[Data entries]
------------------------------------------------------------------------
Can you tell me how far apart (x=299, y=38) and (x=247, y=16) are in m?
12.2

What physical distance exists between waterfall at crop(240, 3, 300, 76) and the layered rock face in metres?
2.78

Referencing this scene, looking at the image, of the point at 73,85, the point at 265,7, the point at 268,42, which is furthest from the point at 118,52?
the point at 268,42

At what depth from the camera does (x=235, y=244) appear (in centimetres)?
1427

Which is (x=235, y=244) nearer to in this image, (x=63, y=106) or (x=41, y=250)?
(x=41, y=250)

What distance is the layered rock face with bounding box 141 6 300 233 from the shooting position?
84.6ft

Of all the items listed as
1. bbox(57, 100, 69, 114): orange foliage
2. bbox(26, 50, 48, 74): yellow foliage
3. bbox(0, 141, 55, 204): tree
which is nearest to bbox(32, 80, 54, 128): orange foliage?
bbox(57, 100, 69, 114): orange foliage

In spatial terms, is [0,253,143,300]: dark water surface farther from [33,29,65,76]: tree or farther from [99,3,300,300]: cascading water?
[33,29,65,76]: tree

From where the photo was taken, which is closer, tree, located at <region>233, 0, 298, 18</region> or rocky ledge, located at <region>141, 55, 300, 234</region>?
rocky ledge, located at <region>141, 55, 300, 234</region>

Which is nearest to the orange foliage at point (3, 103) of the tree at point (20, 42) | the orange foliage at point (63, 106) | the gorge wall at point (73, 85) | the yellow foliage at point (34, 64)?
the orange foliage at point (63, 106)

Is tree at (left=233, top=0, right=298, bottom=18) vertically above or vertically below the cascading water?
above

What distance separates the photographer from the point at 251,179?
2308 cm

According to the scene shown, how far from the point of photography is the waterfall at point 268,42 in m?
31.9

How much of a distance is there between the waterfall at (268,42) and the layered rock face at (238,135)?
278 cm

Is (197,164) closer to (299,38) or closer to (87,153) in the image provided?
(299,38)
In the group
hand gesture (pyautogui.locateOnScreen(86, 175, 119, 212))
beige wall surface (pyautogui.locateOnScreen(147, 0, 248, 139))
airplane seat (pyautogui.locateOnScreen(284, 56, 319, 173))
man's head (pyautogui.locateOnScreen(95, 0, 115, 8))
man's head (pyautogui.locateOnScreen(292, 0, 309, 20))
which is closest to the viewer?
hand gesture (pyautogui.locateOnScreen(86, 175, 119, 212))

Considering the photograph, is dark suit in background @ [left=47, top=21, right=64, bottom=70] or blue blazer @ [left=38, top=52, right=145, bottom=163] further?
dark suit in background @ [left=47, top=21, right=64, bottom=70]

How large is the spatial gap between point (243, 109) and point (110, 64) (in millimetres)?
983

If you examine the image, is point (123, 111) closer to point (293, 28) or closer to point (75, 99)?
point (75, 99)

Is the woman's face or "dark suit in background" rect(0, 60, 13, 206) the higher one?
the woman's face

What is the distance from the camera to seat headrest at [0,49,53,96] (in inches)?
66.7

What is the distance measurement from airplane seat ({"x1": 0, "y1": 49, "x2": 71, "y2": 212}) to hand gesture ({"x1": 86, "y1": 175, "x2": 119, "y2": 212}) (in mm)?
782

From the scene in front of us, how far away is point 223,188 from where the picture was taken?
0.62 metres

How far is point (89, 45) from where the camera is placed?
------------------------------------------------------------------------
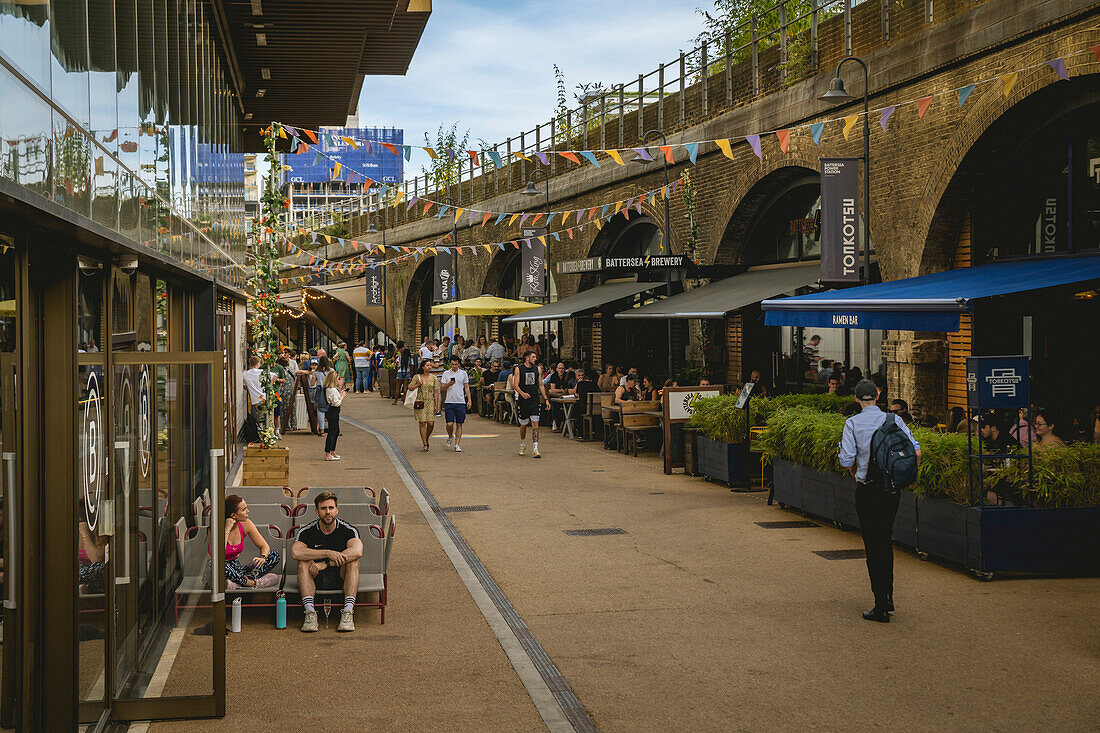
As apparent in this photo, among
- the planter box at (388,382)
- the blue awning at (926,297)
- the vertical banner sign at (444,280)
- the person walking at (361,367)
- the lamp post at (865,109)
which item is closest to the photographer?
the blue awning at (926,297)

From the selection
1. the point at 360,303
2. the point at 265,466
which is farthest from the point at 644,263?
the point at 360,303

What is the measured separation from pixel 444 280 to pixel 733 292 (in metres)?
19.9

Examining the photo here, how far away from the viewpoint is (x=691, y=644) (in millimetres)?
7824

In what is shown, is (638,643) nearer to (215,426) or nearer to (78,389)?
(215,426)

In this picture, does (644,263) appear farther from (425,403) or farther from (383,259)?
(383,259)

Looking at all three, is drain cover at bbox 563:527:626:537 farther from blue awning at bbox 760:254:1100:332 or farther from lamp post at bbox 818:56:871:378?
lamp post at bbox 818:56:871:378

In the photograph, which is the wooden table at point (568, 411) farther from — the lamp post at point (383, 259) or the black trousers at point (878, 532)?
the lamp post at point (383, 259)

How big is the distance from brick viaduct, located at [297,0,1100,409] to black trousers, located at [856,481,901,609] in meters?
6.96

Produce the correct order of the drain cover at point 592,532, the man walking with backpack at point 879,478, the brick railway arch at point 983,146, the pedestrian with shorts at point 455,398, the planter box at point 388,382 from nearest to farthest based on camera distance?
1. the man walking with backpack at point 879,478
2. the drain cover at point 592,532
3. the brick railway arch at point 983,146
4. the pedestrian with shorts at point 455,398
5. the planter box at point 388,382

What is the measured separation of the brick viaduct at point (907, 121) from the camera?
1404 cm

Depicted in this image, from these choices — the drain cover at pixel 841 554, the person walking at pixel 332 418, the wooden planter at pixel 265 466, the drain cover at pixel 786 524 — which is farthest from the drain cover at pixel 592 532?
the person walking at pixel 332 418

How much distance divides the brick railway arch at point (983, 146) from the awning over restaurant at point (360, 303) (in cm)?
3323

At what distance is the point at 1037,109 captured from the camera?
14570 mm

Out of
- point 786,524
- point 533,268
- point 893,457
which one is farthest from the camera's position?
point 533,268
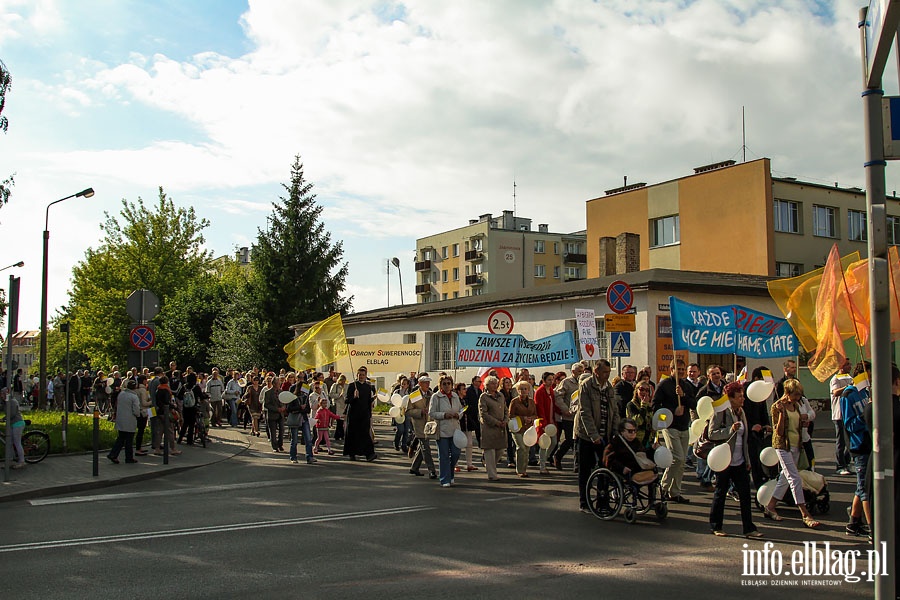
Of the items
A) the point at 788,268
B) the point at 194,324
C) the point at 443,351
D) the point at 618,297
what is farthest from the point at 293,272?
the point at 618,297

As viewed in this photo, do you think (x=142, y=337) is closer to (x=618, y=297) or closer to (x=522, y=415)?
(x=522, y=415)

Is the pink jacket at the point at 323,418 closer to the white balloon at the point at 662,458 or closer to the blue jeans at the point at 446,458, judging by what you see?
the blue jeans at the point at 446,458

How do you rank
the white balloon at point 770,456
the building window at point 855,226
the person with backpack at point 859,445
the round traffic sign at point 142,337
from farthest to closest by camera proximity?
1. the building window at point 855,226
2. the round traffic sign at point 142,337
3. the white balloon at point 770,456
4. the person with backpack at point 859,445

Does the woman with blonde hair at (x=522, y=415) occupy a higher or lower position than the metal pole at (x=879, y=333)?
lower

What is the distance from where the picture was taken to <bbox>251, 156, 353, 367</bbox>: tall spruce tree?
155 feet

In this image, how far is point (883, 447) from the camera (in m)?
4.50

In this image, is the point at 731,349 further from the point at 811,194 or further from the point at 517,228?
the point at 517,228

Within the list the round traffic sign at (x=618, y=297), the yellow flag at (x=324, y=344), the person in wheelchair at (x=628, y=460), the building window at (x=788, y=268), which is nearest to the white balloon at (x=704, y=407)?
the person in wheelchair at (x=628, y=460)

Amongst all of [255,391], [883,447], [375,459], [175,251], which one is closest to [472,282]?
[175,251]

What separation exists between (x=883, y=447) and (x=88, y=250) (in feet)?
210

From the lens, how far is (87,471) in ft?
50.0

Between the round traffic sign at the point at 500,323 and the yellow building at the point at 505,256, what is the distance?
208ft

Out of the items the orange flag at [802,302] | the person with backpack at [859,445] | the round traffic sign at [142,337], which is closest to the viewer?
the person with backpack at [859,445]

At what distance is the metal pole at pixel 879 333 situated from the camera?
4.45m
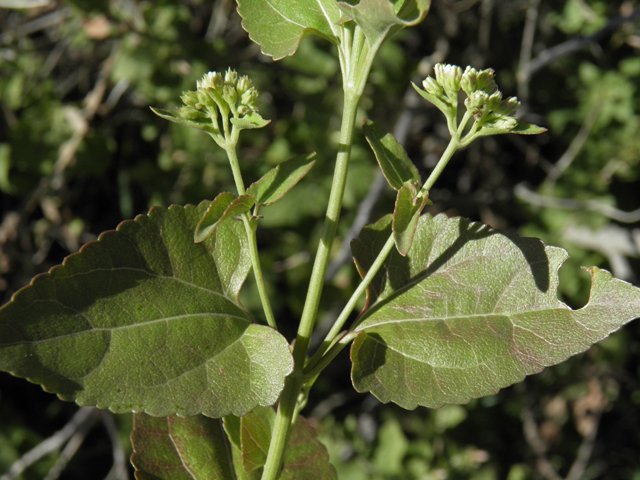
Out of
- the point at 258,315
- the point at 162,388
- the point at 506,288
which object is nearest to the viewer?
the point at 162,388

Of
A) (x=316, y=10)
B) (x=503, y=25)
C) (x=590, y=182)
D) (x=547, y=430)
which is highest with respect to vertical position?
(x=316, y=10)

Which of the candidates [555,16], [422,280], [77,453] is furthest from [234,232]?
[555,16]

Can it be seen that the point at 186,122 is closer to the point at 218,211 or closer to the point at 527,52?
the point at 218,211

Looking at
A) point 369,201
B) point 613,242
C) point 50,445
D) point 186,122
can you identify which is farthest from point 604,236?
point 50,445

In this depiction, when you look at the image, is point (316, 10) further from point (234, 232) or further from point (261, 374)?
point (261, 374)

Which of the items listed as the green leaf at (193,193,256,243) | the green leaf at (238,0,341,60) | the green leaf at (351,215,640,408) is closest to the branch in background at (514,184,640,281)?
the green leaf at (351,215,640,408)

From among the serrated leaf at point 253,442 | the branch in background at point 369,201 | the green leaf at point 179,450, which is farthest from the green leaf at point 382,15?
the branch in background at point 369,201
------------------------------------------------------------------------
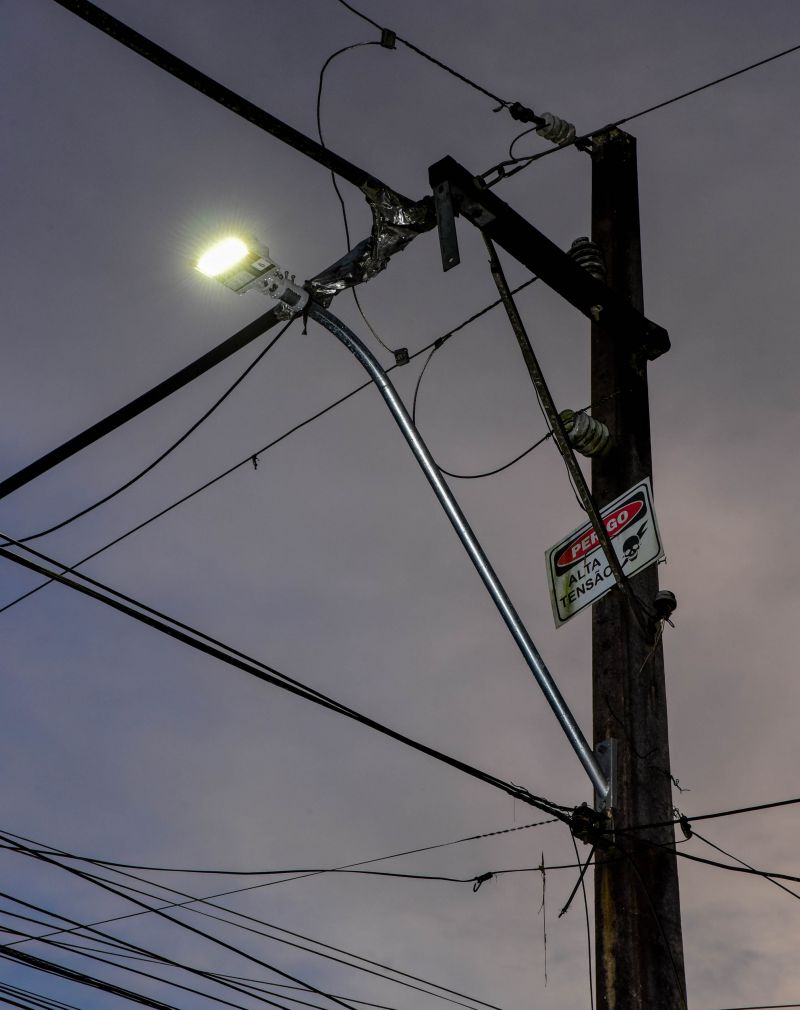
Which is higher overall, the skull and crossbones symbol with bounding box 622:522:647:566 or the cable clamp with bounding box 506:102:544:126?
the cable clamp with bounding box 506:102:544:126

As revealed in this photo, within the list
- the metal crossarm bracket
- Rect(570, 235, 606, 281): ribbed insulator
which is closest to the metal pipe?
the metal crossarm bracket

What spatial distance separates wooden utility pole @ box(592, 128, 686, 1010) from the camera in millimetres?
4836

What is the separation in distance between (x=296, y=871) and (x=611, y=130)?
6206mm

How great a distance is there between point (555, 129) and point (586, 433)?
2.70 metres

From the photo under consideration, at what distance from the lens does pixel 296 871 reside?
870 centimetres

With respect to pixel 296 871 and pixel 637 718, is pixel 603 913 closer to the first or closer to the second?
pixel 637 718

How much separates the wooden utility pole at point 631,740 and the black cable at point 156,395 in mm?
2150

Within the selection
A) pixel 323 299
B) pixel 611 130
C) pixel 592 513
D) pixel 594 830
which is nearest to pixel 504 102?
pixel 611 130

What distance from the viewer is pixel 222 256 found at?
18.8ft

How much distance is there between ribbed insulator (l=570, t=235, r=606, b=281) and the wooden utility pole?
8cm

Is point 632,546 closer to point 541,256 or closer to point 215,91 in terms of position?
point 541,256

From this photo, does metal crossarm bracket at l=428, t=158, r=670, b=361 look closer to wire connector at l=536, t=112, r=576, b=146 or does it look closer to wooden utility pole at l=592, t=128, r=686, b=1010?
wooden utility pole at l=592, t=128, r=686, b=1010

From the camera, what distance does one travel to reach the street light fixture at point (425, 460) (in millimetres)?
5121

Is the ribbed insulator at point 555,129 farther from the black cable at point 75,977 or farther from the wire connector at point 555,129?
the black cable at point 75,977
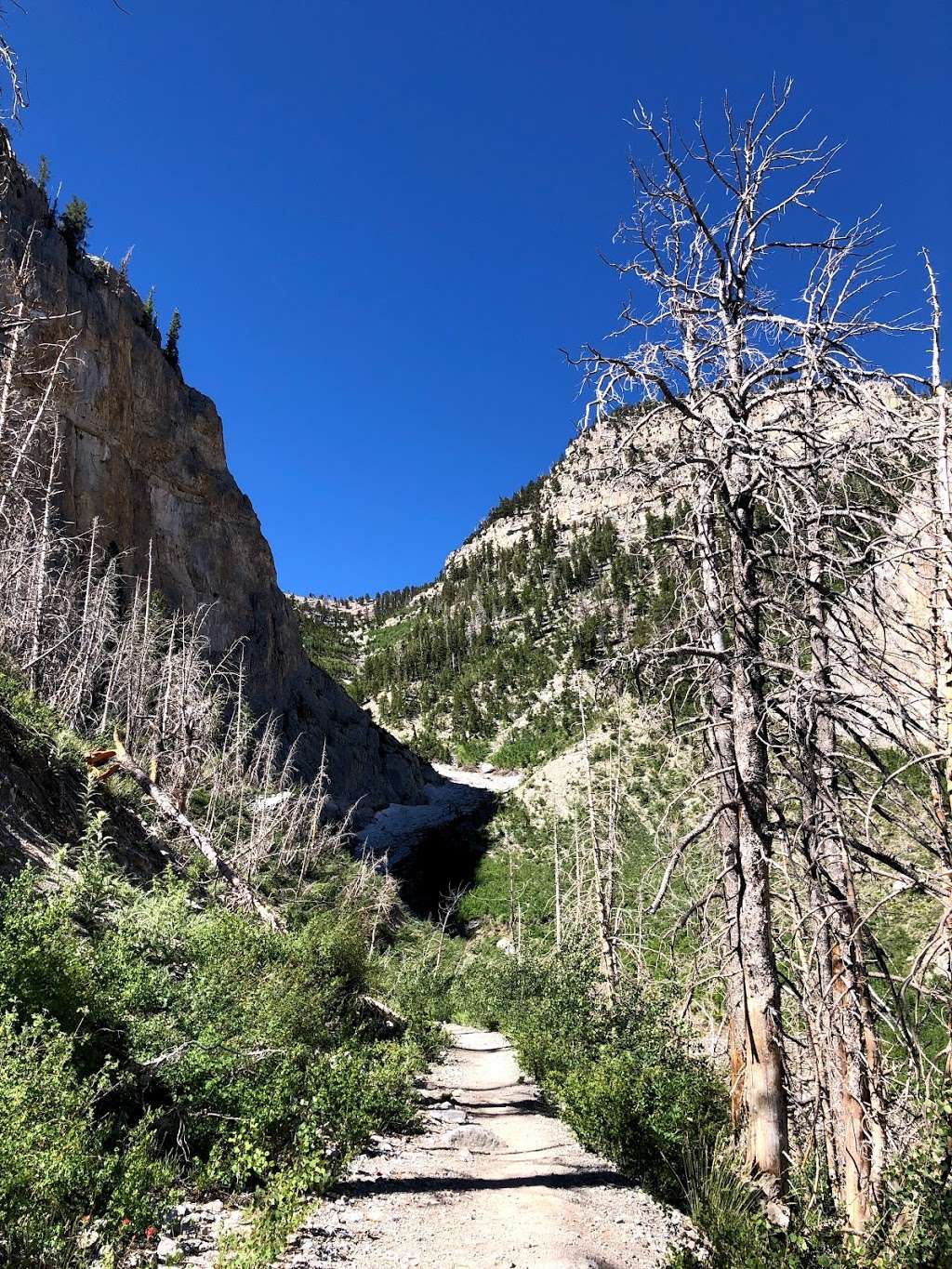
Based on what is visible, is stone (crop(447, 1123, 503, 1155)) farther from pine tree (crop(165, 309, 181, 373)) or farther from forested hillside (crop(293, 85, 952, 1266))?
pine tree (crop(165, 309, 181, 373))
------------------------------------------------------------------------
**WORK TO COMPLETE**
Count the lines in the entries above that contain the string "woman", with case counting. Give only the number.

**RESPONSE TO THIS EXERCISE**
3